## Written instruction
Retype all of the material below word for word, leaving out the pictures.

## Excerpted records

--- BEGIN ---

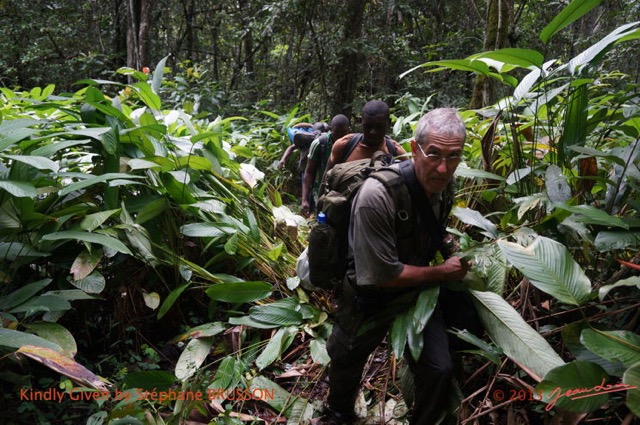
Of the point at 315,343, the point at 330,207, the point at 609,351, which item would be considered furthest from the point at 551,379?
the point at 315,343

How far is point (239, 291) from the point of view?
2.75m

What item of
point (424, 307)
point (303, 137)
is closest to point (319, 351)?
point (424, 307)

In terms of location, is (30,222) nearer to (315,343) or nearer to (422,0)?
(315,343)

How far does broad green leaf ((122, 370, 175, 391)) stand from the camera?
2078mm

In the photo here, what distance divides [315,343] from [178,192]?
4.26 ft

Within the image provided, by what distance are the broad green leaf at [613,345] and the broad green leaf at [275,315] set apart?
1757 millimetres

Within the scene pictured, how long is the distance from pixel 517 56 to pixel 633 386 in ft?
4.38

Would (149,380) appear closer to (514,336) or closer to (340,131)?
(514,336)

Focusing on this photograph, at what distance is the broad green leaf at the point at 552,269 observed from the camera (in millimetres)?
1455

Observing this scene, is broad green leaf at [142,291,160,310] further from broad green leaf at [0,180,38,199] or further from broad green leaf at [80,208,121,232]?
broad green leaf at [0,180,38,199]

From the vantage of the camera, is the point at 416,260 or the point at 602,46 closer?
the point at 602,46

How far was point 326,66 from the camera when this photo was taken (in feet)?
27.8

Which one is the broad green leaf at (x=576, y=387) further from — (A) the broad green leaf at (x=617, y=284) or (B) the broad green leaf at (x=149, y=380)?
(B) the broad green leaf at (x=149, y=380)

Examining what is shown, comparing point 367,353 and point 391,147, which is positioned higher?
point 391,147
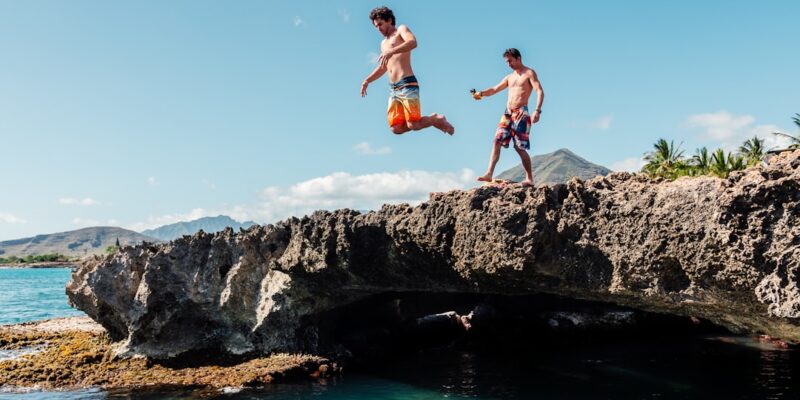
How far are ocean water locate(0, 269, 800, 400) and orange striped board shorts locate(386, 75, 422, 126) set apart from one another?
8.03m

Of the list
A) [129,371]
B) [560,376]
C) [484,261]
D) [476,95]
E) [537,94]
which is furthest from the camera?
[129,371]

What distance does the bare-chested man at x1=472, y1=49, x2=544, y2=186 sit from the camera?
11.3 m

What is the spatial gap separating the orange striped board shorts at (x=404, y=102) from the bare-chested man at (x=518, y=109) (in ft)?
7.01

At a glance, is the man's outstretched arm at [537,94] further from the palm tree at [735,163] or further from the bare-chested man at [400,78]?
the palm tree at [735,163]

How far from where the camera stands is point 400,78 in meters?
10.4

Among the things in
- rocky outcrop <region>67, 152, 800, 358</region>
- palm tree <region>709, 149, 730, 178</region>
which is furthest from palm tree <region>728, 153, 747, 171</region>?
rocky outcrop <region>67, 152, 800, 358</region>

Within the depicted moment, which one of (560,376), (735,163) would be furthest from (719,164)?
(560,376)

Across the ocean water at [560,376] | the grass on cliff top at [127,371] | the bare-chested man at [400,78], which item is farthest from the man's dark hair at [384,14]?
the grass on cliff top at [127,371]

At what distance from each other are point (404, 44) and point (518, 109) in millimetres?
2717

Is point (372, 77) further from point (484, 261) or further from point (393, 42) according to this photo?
point (484, 261)

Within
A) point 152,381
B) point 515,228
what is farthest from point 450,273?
point 152,381

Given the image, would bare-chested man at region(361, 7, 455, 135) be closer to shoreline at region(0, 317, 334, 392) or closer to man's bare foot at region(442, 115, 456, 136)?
man's bare foot at region(442, 115, 456, 136)

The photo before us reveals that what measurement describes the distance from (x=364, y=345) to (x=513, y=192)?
9995 mm

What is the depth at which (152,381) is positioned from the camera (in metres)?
17.0
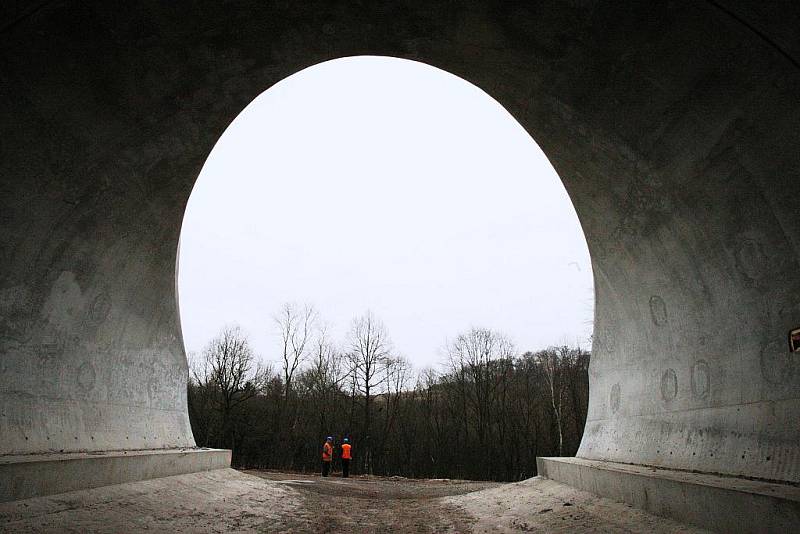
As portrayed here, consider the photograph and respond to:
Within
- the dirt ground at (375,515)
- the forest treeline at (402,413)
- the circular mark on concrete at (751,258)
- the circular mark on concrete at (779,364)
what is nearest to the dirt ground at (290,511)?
the dirt ground at (375,515)

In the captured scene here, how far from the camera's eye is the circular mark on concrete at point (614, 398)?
1029 centimetres

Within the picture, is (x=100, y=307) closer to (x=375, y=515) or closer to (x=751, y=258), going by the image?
(x=375, y=515)

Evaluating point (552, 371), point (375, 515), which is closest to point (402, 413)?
point (552, 371)

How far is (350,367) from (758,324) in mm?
42717

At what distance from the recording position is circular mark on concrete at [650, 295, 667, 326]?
27.6 ft

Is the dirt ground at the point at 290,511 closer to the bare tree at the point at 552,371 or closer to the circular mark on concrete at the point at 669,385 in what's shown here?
the circular mark on concrete at the point at 669,385

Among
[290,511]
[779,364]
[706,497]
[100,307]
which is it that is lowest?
[290,511]

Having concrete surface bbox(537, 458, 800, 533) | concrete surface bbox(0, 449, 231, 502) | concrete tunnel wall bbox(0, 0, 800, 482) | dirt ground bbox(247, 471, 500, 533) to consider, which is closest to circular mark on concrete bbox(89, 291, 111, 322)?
concrete tunnel wall bbox(0, 0, 800, 482)

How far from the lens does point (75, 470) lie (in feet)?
24.1

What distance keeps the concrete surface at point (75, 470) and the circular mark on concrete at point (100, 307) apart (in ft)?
7.28

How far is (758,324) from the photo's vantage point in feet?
21.1

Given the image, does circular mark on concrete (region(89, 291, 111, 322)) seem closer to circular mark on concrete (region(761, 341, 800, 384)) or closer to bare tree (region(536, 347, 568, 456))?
circular mark on concrete (region(761, 341, 800, 384))

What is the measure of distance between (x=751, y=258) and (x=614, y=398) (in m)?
4.82

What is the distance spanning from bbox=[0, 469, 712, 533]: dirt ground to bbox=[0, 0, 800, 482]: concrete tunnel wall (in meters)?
1.16
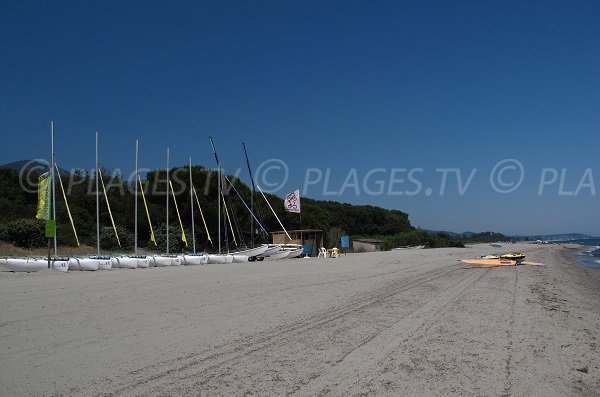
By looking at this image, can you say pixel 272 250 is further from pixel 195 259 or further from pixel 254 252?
pixel 195 259

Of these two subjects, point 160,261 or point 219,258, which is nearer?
point 160,261

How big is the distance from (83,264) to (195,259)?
312 inches

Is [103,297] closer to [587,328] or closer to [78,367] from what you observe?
[78,367]

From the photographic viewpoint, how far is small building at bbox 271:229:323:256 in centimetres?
3834

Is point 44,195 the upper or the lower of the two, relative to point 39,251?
upper

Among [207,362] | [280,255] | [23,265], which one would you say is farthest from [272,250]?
[207,362]

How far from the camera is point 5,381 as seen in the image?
5164mm

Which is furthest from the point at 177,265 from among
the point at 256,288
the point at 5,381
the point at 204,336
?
the point at 5,381

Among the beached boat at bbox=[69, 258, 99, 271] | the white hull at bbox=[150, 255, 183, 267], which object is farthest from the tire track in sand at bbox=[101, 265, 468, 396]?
the white hull at bbox=[150, 255, 183, 267]

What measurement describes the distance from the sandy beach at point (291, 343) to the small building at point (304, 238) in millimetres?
25730

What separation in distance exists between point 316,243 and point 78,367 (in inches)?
1344

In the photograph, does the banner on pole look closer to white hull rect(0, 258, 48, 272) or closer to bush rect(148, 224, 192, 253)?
bush rect(148, 224, 192, 253)

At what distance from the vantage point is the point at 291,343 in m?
7.02

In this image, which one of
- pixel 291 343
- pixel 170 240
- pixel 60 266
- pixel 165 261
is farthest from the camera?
pixel 170 240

--- END ---

## Worked solution
Of the point at 315,343, the point at 330,207, the point at 609,351, which item would be considered furthest from the point at 551,379?
the point at 315,343

How far is point (239, 291) from the point of view?
2.75m

What item of
point (424, 307)
point (303, 137)
is closest to point (319, 351)?
point (424, 307)

In terms of location, is (30,222) nearer to (315,343) or nearer to (422,0)?
(315,343)

How far does broad green leaf ((122, 370, 175, 391)) stand from the camera?
2078mm

In the photo here, what distance divides [315,343] from [178,192]?
4.26 ft

Within the image provided, by what distance are the broad green leaf at [613,345] and the broad green leaf at [275,315] set apart?
1757 millimetres

Within the scene pictured, how long is the distance from pixel 517 56 to pixel 633 386 in ft?
4.38

Would (149,380) appear closer to (514,336) or closer to (340,131)?
(514,336)

Focusing on this photograph, at what distance is the broad green leaf at the point at 552,269 observed from the camera (in millimetres)?
1455

Observing this scene, is broad green leaf at [142,291,160,310] further from broad green leaf at [0,180,38,199] or further from broad green leaf at [80,208,121,232]?
broad green leaf at [0,180,38,199]

From the vantage of the camera, is the point at 416,260 or the point at 602,46 closer?
the point at 602,46

How far was point 326,66 from the camera when this photo was taken (in feet)?
27.8

Which one is the broad green leaf at (x=576, y=387) further from — (A) the broad green leaf at (x=617, y=284) or (B) the broad green leaf at (x=149, y=380)?
(B) the broad green leaf at (x=149, y=380)

Examining what is shown, comparing point 367,353 and point 391,147, which is positioned higher?
point 391,147
How far are ocean water locate(0, 269, 800, 400) and orange striped board shorts locate(386, 75, 422, 126) set apart from one another?
8.03m

Of the list
A) [129,371]
B) [560,376]
C) [484,261]
D) [476,95]
E) [537,94]
which is furthest from the camera?
[129,371]

What distance does the bare-chested man at x1=472, y1=49, x2=544, y2=186 sit from the camera?
11.3 m

What is the spatial gap separating the orange striped board shorts at (x=404, y=102) from the bare-chested man at (x=518, y=109) (in ft)?
7.01

At a glance, is the man's outstretched arm at [537,94] further from the palm tree at [735,163] or further from the bare-chested man at [400,78]?
the palm tree at [735,163]

How far from where the camera stands is point 400,78 in meters?
10.4

Among the things in
- rocky outcrop <region>67, 152, 800, 358</region>
- palm tree <region>709, 149, 730, 178</region>
which is furthest from palm tree <region>728, 153, 747, 171</region>?
rocky outcrop <region>67, 152, 800, 358</region>

Within the depicted moment, which one of (560,376), (735,163) would be furthest from (719,164)?
(560,376)

Across the ocean water at [560,376] | the grass on cliff top at [127,371] | the bare-chested man at [400,78], which item is farthest from the man's dark hair at [384,14]?
the grass on cliff top at [127,371]

At what distance from each other are point (404, 44) and point (518, 109) in millimetres?
2717

Is point (372, 77) further from point (484, 261) or further from point (393, 42) according to this photo?
point (484, 261)

Within
A) point 152,381
B) point 515,228
what is farthest from point 450,273?
point 152,381

Given the image, would bare-chested man at region(361, 7, 455, 135) be closer to shoreline at region(0, 317, 334, 392) or closer to man's bare foot at region(442, 115, 456, 136)?
man's bare foot at region(442, 115, 456, 136)

The photo before us reveals that what measurement describes the distance from (x=364, y=345) to (x=513, y=192)?
9995 mm

What is the depth at which (152,381) is positioned from the camera (in metres)?
17.0
As portrayed here, consider the photograph and respond to:
Within
- the dirt ground at (375,515)
- the forest treeline at (402,413)
- the circular mark on concrete at (751,258)
- the circular mark on concrete at (779,364)
what is nearest to the dirt ground at (290,511)?
the dirt ground at (375,515)

In the captured scene here, how far from the camera's eye is the circular mark on concrete at point (614, 398)?
1029 centimetres

Within the picture, is (x=100, y=307) closer to (x=375, y=515) or closer to (x=751, y=258), going by the image?
(x=375, y=515)

Evaluating point (552, 371), point (375, 515), which is closest to point (402, 413)?
point (552, 371)

How far is (350,367) from (758,324) in mm?
42717

At what distance from the recording position is circular mark on concrete at [650, 295, 667, 326]?
27.6 ft

Is the dirt ground at the point at 290,511 closer to the bare tree at the point at 552,371 or closer to the circular mark on concrete at the point at 669,385 in what's shown here?
the circular mark on concrete at the point at 669,385

Among
[290,511]
[779,364]
[706,497]
[100,307]
which is it that is lowest?
[290,511]

Having concrete surface bbox(537, 458, 800, 533) | concrete surface bbox(0, 449, 231, 502) | concrete tunnel wall bbox(0, 0, 800, 482) | dirt ground bbox(247, 471, 500, 533) to consider, which is closest to circular mark on concrete bbox(89, 291, 111, 322)?
concrete tunnel wall bbox(0, 0, 800, 482)

How far from the lens does point (75, 470) lie (in feet)?
24.1

What distance keeps the concrete surface at point (75, 470) and the circular mark on concrete at point (100, 307) apart (in ft)?
7.28

How far is (758,324) from the photo's vantage point in feet?
21.1

Given the image, does circular mark on concrete (region(89, 291, 111, 322)) seem closer to circular mark on concrete (region(761, 341, 800, 384)) or closer to bare tree (region(536, 347, 568, 456))?
circular mark on concrete (region(761, 341, 800, 384))

What is the measure of distance between (x=751, y=258) and (x=614, y=398) (in m)?
4.82

What is the distance spanning from bbox=[0, 469, 712, 533]: dirt ground to bbox=[0, 0, 800, 482]: concrete tunnel wall (in meters)?
1.16
By looking at this image, can you say pixel 272 250 is further from pixel 195 259 or further from pixel 254 252?
pixel 195 259

Of these two subjects, point 160,261 or point 219,258, which is nearer?
point 160,261

How big is the distance from (83,264) to (195,259)?
312 inches

Is [103,297] closer to [587,328] or closer to [78,367] from what you observe?
[78,367]

From the photographic viewpoint, how far is small building at bbox 271:229:323:256 in centimetres?
3834

Is point 44,195 the upper or the lower of the two, relative to point 39,251?
upper

Among [207,362] | [280,255] | [23,265], which one would you say is farthest from [272,250]?
[207,362]

How far from the camera is point 5,381 as seen in the image?
5164mm

Which is furthest from the point at 177,265 from among
the point at 256,288
the point at 5,381
the point at 204,336
?
the point at 5,381

Among the beached boat at bbox=[69, 258, 99, 271] | the white hull at bbox=[150, 255, 183, 267], which object is farthest from the tire track in sand at bbox=[101, 265, 468, 396]?
the white hull at bbox=[150, 255, 183, 267]

What measurement describes the distance from the sandy beach at point (291, 343) to the small building at point (304, 238) in millimetres?
25730

What separation in distance exists between point 316,243 and point 78,367 (in inches)?
1344

In the photograph, does the banner on pole look closer to white hull rect(0, 258, 48, 272) or closer to bush rect(148, 224, 192, 253)?
bush rect(148, 224, 192, 253)

At what distance from the vantage point is the point at 291,343 in m?
7.02

In this image, which one of
- pixel 291 343
- pixel 170 240
- pixel 60 266
- pixel 165 261
is farthest from the camera?
pixel 170 240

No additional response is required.